GIVEN PROBLEM 1:
Reproduce the passage of the post about an IELTS test-taker's complaint, from "This individual experienced" up to and including "an IELTS score.".
GIVEN PROBLEM 2:
Locate each of the rows that contains the string "position" and copy those lines.

QUOTED PASSAGE:
+ + + +

Below find a complaint from an IELTS test-taker that was shared on social media a few days ago.  Click to embiggen and get a clear view of the image.

This individual experienced a technical problem during his online (at home) IELTS. Their test was not validated and no refund was given. They then spent a large amount of money to take the test at a test center in a different country.  They report a total cost of 1400 Euro to get an IELTS score.

They also shared the complaint they sent to IDP CEO Tennealle O’Shannessy which touches on some of the recurring complaints of test-takers from the Global South.

A few things stand out:

  1. This whole ordeal could have been avoided had the test taker been given the benefit of the doubt and offered a free re-test. Remember that this sort of complaint serves as a big blinking billboard advertisement for tests that do provide the benefit of the doubt when something goes wrong. I’m not sure that the legacy test-makers realize that yet.

+ + + +

PROVIDED RECORDS:

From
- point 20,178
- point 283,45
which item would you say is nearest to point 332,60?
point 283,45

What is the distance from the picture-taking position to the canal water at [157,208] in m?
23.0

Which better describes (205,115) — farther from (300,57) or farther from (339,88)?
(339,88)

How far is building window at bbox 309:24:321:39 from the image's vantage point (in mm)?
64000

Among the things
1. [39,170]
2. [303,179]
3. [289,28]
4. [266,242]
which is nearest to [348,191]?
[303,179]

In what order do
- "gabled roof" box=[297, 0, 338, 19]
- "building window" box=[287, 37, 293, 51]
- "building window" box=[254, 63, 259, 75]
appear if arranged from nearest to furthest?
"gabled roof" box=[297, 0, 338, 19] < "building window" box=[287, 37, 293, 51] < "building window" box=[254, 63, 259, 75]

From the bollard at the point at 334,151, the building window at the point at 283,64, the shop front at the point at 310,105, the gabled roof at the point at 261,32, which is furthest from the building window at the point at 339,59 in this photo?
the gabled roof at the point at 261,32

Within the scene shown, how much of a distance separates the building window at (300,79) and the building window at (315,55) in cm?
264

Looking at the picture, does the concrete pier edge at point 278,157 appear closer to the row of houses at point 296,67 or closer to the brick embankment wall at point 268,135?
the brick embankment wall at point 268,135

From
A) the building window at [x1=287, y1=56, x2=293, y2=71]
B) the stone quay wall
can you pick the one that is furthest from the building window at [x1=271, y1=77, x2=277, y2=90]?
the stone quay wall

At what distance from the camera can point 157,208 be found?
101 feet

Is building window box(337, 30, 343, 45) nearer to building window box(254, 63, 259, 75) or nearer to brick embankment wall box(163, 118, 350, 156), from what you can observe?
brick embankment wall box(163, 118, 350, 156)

+ + + +

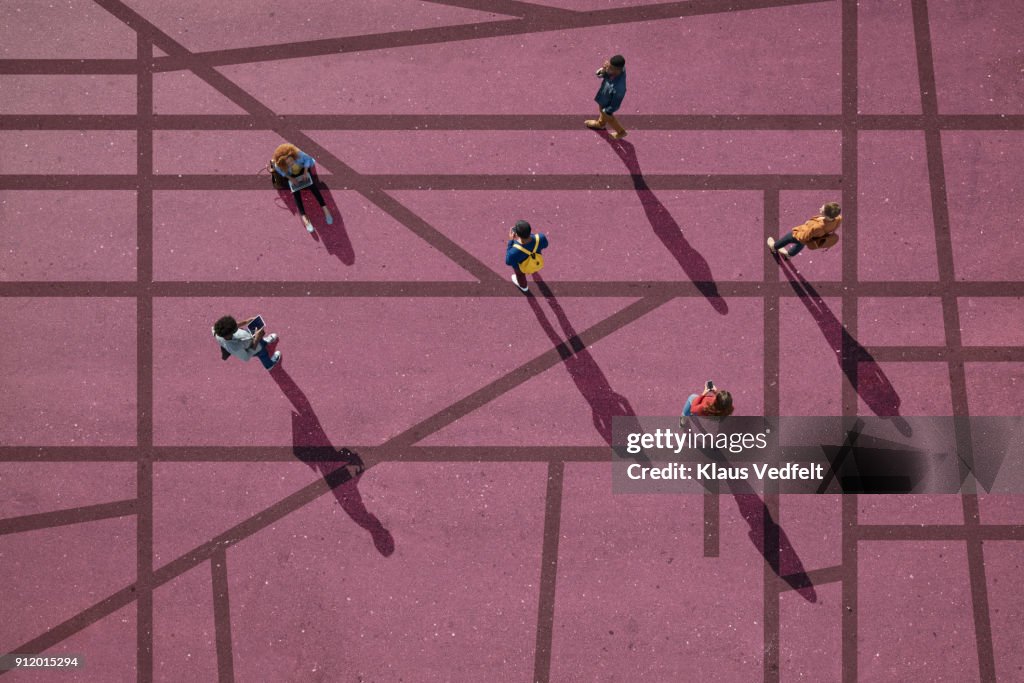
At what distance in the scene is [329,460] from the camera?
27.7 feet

+ + + +

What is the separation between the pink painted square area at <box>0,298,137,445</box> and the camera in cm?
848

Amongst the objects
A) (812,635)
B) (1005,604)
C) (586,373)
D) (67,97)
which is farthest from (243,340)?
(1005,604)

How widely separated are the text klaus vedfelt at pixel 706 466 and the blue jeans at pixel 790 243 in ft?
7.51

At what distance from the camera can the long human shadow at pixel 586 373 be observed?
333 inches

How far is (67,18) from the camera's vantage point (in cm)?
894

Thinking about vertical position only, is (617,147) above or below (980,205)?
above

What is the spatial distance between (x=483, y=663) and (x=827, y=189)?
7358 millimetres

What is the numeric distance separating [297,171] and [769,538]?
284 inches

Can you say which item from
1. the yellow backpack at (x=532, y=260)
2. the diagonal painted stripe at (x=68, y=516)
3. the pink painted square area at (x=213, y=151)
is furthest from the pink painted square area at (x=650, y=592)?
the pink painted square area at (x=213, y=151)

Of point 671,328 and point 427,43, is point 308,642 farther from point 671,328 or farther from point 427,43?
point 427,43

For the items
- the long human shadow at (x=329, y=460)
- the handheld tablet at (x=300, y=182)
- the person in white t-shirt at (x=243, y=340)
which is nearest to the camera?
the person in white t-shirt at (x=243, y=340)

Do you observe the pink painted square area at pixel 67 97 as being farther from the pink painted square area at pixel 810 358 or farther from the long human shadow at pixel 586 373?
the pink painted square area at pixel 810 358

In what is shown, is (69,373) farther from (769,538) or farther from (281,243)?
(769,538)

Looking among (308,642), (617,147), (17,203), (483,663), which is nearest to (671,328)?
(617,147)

+ + + +

TASK OUTPUT 1:
This individual experienced a technical problem during his online (at home) IELTS. Their test was not validated and no refund was given. They then spent a large amount of money to take the test at a test center in a different country.  They report a total cost of 1400 Euro to get an IELTS score.

TASK OUTPUT 2:
What is the distance from the picture-taking position to the canal water at [157,208] in m?
Thinking about vertical position only, is (617,147) above or below (980,205)?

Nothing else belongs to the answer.